Lower Cretaceous (Hauterivian) bioclastic sandstone turbidites in the Scapa Member (North Sea Basin) were extensively cemented by low-Mg calcite spars, initially as rim cements and subsequently as concretions. Five petrographically distinct cement stages form a consistent paragenetic sequence across the Scapa Field. The dominant and pervasive second cement stage accounts for the majority of concretions, and is the focus of this study. Stable-isotope characterization of the cement is hampered by the presence of calcitic bioclasts and of later cements in sponge spicule moulds throughout the concretions. Nevertheless, trends from whole-rock data, augmented by cement separates from synlithification fractures, indicate an early calcite δ18O value of+0·5 to -1·5‰ PDB. As such, the calcite probably precipitated from marine pore fluids shortly after turbidite deposition. Carbon isotopes (δ13C=0 to -2‰ PDB) and petrographic data indicate that calcite formed as a consequence of bioclastic aragonite dissolution. Textural integrity of calcitic nannoplankton in the sandstones demonstrates that pore fluids remained at or above calcite saturation, as expected for a mineral-controlled transformation.

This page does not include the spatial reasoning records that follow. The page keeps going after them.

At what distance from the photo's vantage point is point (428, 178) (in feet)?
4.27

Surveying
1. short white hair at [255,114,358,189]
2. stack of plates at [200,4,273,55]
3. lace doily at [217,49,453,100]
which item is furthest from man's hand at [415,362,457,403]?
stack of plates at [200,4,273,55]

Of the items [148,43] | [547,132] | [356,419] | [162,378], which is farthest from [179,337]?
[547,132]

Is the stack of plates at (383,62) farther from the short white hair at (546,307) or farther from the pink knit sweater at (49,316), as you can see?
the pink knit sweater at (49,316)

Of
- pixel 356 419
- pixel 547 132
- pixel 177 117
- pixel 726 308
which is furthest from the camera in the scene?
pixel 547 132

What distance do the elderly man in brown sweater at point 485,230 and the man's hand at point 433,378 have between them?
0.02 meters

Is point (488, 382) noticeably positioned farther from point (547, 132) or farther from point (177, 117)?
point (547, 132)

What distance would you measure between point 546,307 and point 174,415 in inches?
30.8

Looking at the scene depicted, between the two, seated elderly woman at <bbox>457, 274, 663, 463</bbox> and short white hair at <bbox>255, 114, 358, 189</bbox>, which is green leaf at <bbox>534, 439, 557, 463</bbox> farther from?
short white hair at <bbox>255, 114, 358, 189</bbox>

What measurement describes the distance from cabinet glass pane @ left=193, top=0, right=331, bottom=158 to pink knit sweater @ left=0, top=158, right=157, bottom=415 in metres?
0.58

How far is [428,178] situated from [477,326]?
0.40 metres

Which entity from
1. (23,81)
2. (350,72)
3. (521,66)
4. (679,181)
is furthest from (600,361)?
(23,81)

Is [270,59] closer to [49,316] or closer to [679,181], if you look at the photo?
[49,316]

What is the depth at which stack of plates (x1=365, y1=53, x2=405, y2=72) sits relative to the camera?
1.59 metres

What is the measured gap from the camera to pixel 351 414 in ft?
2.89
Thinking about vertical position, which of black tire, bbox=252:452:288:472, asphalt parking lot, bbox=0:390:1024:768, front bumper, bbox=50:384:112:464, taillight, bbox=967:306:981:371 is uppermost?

Electron probe microanalyses demonstrate that early calcite cement contains <2 mol% MgCO3, despite its marine parentage. Production of this cement is ascribed to a combination of an elevated aragonite saturation depth and a lowered marine Mg2+/Ca2+ ratio in early Cretaceous ‘calcite seas’, relative to modern oceans. Scapa cement compositions concur with published models in suggesting that Hauterivian ocean water had a Mg2+/Ca2+ ratio of ≤1. This is also supported by consideration of the spatial distribution of early calcite cement in terms of concretion growth kinetics. In contrast to the dominant early cement, late-stage ferroan, 18O-depleted calcites were sourced outwith the Scapa Member and precipitated after 1–2 km of burial.

Our results emphasize that bioclast dissolution and low-Mg calcite cementation in sandstone reservoirs should not automatically be regarded as evidence for uplift and meteoric diagenesis.